L’impegno di Ancona per l’ambiente? Un mare di plastica!
Caro Diario,
nei giorni della Festa del Mare, il corso principale della città, Corso Garibaldi, era addobbato. Centinaia di drappi bianchi e azzurri penzolavano felici tra i palazzi, cullati da una piacevole brezza settembrina. Raffiguravano il mare, protagonista della festa e immagine della città. Il mare, tra i simboli più potenti che esistano della rappresentazione della Natura. Peccato però che quello di Ancona era un mare di plastica. Nel vero senso della parola. Le striscioline bianche e azzurre erano tutte di plastica, una plastica spessa e appiccicosa.
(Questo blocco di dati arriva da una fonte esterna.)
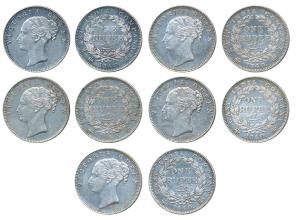 Victoria Queen, Silver Rupee, 1840, continuous legend, Bombay Mint, English Head, rev. I, 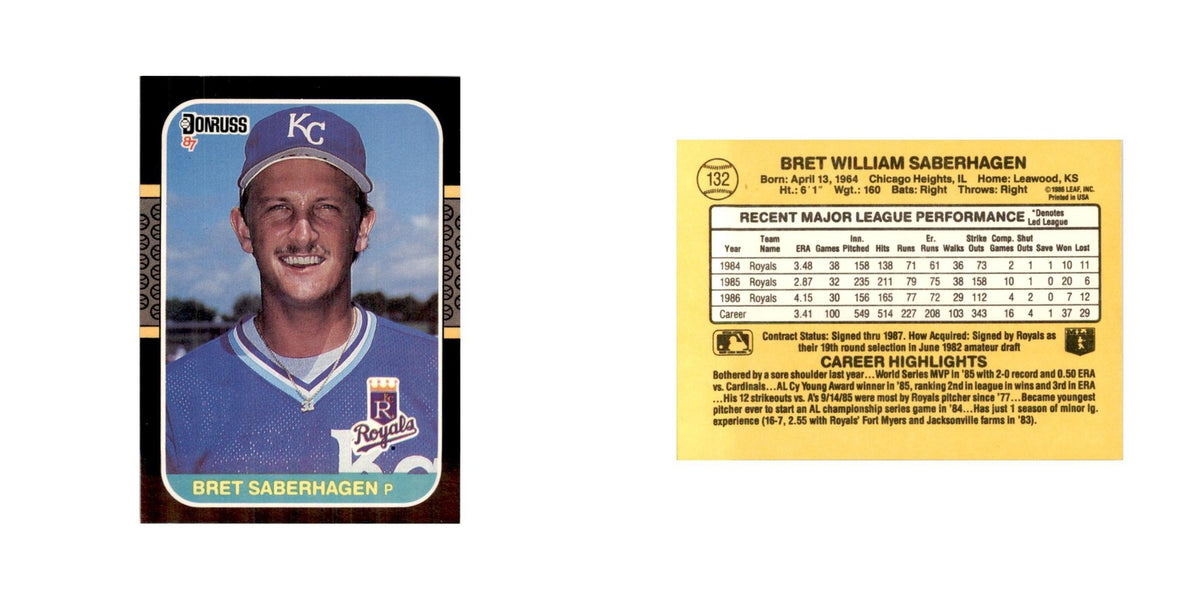 1987 Donruss Baseball Card Bret Saberhagen Royals #132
E in tutto questo, Ancona si vanta pure di essere un comune PlasticFree.
Ha ottenuto questo riconoscimento dall’Associazione Plastic Free adv onlus, un’organizzazione nazionale con sede a Termoli, impegnata in progetti e in battaglie per la salvaguardia del pianeta dall’inquinamento da plastica.
Riconoscimento di cui più volte il nostro assessore alle proprie opportunità, Marco Battino, si è vantato in Consiglio comunale e ovunque.
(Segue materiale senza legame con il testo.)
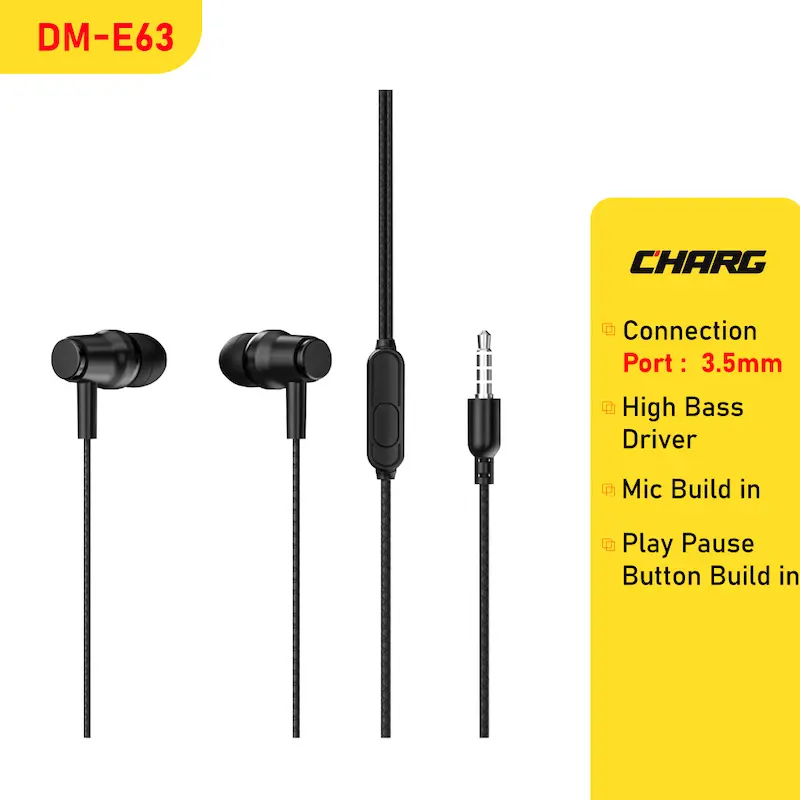Picture of CHARG DM-E63 3.5MM In-Ear White Wired Earphone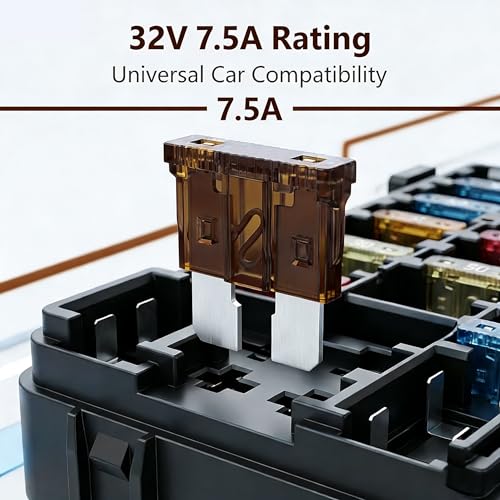 80Pcs) 7.5 Amp Standard Fuse, 7.5A Car Blade Fuses for Car/RV/Truck/SUV/Motorcycle/Boat (7.5A)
Riconoscimento ottenuto per il fatto di rispettare una serie di criteri di valutazione che dovrebbero accertare l’impegno dell’amministrazione per la riduzione dell’uso della plastica, criteri che spaziano dall’attivazione di canali per le segnalazioni di rifiuti abbandonati, alla riduzione della plastica monouso nelle scuole e negli uffici, fino al divieto di palloncini e lanterne. Tutte azioni condivisibili, certo, ma formulate senza riferimenti specifici o quantitativi.

Ad oggi, comunque, non esiste, né sul sito del Comune né altrove, un documento che elenchi in modo chiaro e verificabile quali interventi Ancona abbia effettivamente messo in campo per meritare il titolo, oltre a tappezzare il centro di plastica durante la festa del mare. Così sono andato un po’ a curiosare tra gli atti dell’amministrazione. Un dettaglio di non poco conto: il Comune finanzia l’Associazione con contributi in denaro.
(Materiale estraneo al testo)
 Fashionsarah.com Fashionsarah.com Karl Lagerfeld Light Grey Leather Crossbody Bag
Nel 2024, mille euro. Nel 2025, duemila (delibera di Giunta n. 97 del 21 febbraio 2024 ; determinazione dirigenziale n. 2080 del 5 agosto 2025). Sono soldi richiesti dall’associazione “a fronte del riconoscimento di Comune Plastic Free” e a titolo “di copertura delle spese per il contributo di partecipazione alla rete dei Comuni Plastic Free”.
In altre parole, io ti do il riconoscimento, tu mi paghi. Ora, per carità, nulla di illegittimo, nulla di strano, né di nuovo sotto il povero sole delle pratiche amministrative e politiche del nostro Paese. Però alcune riflessioni sono doverose. Esibire titoli e premi di questo tipo, per lo più se seguiti da pratiche contrarie agli stessi principi posti a base del riconoscimento, non serve a nulla. Episodi come questo sono solo ecologismo di facciata, green lies, finto ambientalismo. Operazioni tra il markenting de nialtri e la spilletta di provincia, che, sì, possono far bello l’assessore di turno, ma che si mostrano per la pochezza che racchiudono, soprattutto se le azioni concrete che un comune fa a difesa dell’ambiente non sono mai pubbliche, misurabili e verificabili.
E se la stessa amministrazione, poi, da un lato paga per avere un titolo ambientale, ma dall’altro elimina le ciclabili, aumenta i parcheggi in centro e depotenzia il trasporto urbano, beh, il gioco è fatto.
Ma non c’è trucco. C’è solo inganno.